There are two R packages dealing with the bootstrap statistic, 'boot' and 'bootstrap'. The former is related to "Bootstrap methods and their applications" by Davison and Hinkley (1996) whereas the latter is based upon the book "An introduction to the bootstrap" by Efron and Tibshirani (1993). The book by Efron and Tibshirani is very good - read it if you can (I haven't read the other book). This page relates to the algorithms described in chapter 17.

Neither package has a good example showing how to estimate misclassification rates (indeed, I am not sure whether 'boot' has a suitable function at all). In any case, here's how you do it for the iris data in 'MASS' where decision trees are used to classify the samples.

```library(bootstrap)
library(tree)
theta.fit <- function(x,y) {tree(y ~ ., as.data.frame(x))}
theta.predict <- function(fit,x) {predict(fit,as.data.frame(x), type="class")}
miss.class <- function(y,yhat) { 1*(yhat!=y) }
ans <- bootpred(iris[,1:4],iris[,5],100,theta.fit,theta.predict,miss.class)
ans
```

With the result:

```[]
 0.02666667

[]
 0.01773333

[]
 0.04642104
```

which are the apparent error rate (4/150), the optimism (2.66/150), and the ".632" estimate of prediction error (7/150) respectively. The bootstrap estimate of prediction error is 6.66/150 (found by adding the apparent error rate and the optimism). According to Efron and Tibshirani (1993), CV is roughly unbiased but can show large variability; the simple bootstrap (not shown above) has lower variability but can be severely biased downwards; the more refined bootstrap (6.66/150) is an improvement but still suffers from downward bias; "in the few studies to date" the .632 estimator performed the best. It is interesting to note that in this case, the CV misclassification rate equals the apparent error rate (crossvalidation of supervised classification algorithms).

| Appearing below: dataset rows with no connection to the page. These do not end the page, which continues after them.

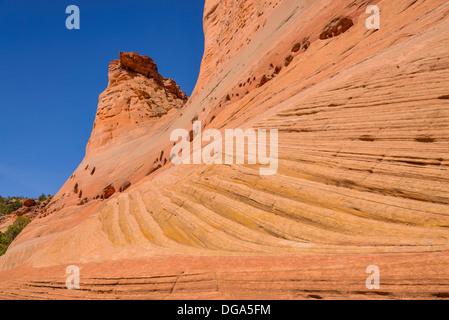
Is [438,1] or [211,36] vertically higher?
[211,36]

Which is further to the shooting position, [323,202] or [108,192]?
[108,192]

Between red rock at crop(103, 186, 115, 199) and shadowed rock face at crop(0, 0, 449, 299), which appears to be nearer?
shadowed rock face at crop(0, 0, 449, 299)

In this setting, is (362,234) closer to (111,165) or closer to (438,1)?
(438,1)

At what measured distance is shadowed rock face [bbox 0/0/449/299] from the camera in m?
3.29

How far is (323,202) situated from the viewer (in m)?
4.31

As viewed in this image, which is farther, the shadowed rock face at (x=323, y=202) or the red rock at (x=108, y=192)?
the red rock at (x=108, y=192)

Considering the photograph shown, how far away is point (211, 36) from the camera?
26.8 metres

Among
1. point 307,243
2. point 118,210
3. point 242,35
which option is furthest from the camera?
point 242,35

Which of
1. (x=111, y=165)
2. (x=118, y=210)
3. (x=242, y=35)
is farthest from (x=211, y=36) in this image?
(x=118, y=210)

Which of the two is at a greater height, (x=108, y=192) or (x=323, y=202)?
(x=108, y=192)

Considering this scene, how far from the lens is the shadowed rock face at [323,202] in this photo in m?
3.29
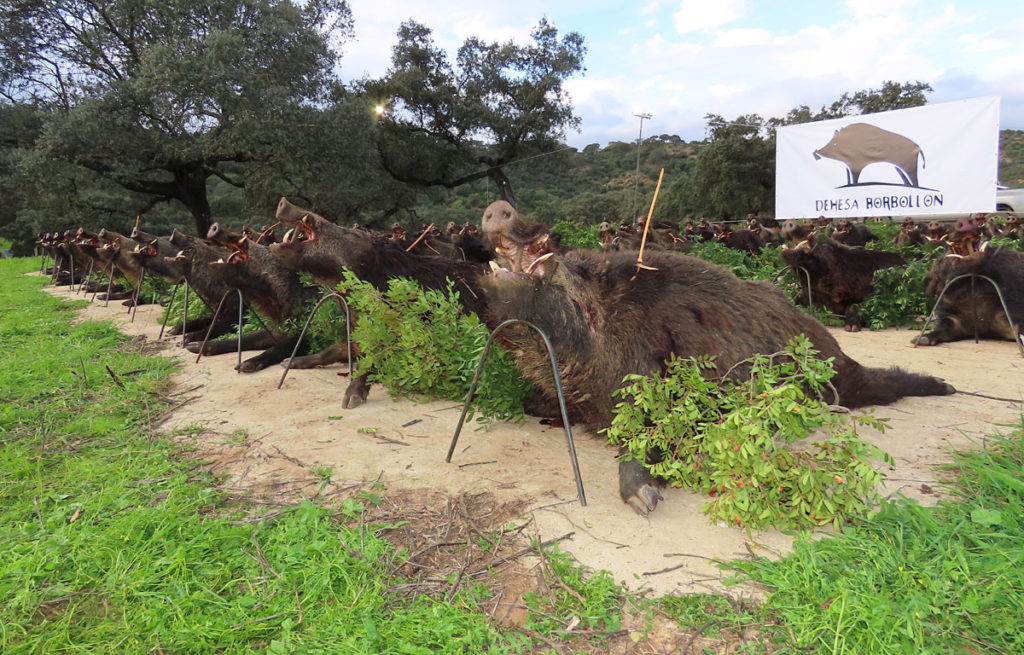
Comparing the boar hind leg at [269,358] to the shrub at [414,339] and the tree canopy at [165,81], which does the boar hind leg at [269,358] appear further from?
the tree canopy at [165,81]

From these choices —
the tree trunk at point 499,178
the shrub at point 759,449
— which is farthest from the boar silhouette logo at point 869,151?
the tree trunk at point 499,178

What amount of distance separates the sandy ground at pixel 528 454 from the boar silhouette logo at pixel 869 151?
304 inches

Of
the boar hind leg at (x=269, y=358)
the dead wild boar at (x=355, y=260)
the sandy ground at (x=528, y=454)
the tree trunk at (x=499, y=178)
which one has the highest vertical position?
the tree trunk at (x=499, y=178)

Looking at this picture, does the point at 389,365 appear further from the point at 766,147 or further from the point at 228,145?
the point at 766,147

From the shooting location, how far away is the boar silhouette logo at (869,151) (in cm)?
1135

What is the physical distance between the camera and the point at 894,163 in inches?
453

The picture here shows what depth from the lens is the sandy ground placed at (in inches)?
95.7

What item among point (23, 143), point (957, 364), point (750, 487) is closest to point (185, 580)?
point (750, 487)

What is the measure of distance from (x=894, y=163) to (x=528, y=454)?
480 inches

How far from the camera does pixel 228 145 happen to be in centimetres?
1753

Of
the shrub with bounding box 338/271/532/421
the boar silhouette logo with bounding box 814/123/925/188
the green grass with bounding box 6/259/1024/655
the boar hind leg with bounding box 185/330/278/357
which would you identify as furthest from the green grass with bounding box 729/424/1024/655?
the boar silhouette logo with bounding box 814/123/925/188

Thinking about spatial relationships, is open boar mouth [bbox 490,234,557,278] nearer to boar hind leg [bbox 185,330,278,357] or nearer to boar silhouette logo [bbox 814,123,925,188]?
boar hind leg [bbox 185,330,278,357]

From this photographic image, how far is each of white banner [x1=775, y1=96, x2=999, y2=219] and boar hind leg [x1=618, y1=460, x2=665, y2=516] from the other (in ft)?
38.6

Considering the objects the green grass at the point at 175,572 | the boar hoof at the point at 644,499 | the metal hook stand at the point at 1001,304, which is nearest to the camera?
the green grass at the point at 175,572
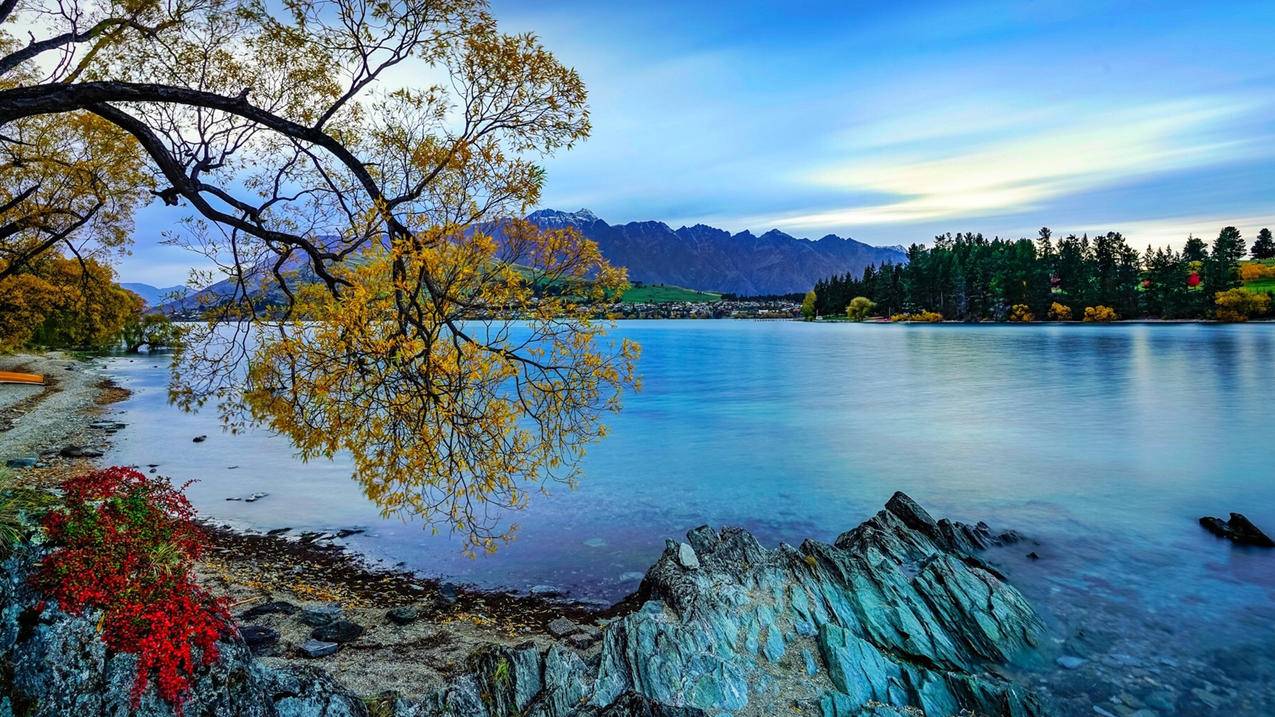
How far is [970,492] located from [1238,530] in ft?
24.2

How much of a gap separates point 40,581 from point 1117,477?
32372mm

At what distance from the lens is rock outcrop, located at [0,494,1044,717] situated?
601cm

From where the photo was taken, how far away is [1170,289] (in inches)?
5714

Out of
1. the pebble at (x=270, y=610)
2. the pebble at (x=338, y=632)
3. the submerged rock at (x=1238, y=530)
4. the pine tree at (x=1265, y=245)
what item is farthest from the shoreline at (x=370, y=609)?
the pine tree at (x=1265, y=245)

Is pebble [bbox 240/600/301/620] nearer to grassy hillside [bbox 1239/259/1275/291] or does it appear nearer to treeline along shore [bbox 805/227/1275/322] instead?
treeline along shore [bbox 805/227/1275/322]

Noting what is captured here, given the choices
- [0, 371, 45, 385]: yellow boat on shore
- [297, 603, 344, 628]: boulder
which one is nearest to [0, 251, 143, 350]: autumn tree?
[0, 371, 45, 385]: yellow boat on shore

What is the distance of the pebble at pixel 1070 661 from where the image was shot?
36.6 ft

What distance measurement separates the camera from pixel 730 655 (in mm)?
9828

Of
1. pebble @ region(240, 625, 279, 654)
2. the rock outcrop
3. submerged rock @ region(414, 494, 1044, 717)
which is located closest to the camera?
the rock outcrop

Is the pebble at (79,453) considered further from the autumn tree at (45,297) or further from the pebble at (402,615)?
the pebble at (402,615)

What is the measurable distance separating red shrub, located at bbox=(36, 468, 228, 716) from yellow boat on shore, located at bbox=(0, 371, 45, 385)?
59.1 metres

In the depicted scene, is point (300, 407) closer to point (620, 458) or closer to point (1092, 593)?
point (1092, 593)

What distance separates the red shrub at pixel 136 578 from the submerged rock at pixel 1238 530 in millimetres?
24648

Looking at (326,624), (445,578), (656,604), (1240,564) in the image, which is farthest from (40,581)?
(1240,564)
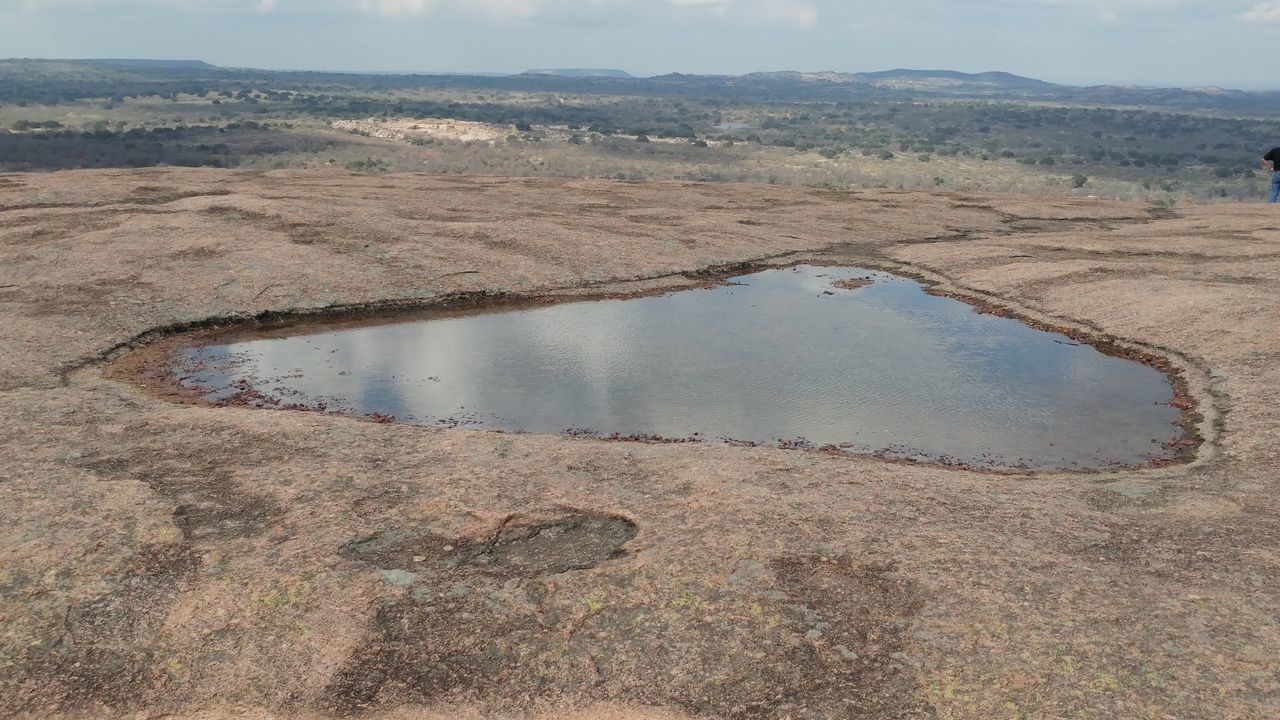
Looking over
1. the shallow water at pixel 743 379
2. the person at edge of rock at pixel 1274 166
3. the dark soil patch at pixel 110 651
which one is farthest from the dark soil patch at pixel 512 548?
the person at edge of rock at pixel 1274 166

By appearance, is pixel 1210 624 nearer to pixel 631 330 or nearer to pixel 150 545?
pixel 150 545

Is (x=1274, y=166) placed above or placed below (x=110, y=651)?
above

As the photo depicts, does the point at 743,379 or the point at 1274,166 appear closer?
the point at 743,379

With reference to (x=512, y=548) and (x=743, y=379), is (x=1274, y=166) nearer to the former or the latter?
(x=743, y=379)

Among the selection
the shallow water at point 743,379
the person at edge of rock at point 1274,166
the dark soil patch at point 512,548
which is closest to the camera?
the dark soil patch at point 512,548

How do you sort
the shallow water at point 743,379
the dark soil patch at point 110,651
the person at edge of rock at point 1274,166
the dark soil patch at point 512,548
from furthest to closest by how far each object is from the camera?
the person at edge of rock at point 1274,166 → the shallow water at point 743,379 → the dark soil patch at point 512,548 → the dark soil patch at point 110,651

In 1997, Efron and Tibshirani published a paper on an improved estimator of misclassification rates, called ".632+" (J. Am. Statis. Assoc., 1997, 92, 548). This estimator combines low variance with only moderate bias. This is available using the errorest function in the ipred package as follows:

```library(ipred)
mypredict.tree <- function(fit,newdata) {predict(fit, newdata, type="class")}
ans <- errorest(Species ~ ., iris, model=tree, estimator="632plus", predict=mypredict.tree,
est.para=control.errorest(nboot=100))
#         .632+ Bootstrap estimator of misclassification error
#                  with 100 bootstrap replications
#
#                   Misclassification error:  0.0475
```

The same function can also calculate a bootstrap estimate. This doesn't appear to be the same value as that found using 'bootpred'. It does have the advantage that it gives a standard deviation for the misclassification error:

```ans <- errorest(Species ~ ., iris, model=tree, estimator="boot", predict=mypredict.tree,
est.para=control.errorest(nboot=100))
ans
#               Bootstrap estimator of misclassification error
#                        with 100 bootstrap replications
#
#                         Misclassification error:  0.0603
#                         Standard deviation: 0.0028
```

## Other models

The examples above deal with decision trees. What about another model, like LDA?

```library(ipred)
mypredict.lda <- function(fit,newdata) {predict(fit, newdata)\$class}
ans <- errorest(Species ~ ., iris, model=lda, estimator="632plus", predict=mypredict.lda,
est.para=control.errorest(nboot=100))
```

Here, the misclassification error is predicted to be 0.0235 (3.5/150), which is not much more than the apparent error rate 3/150 (LOOCV is also 3/150).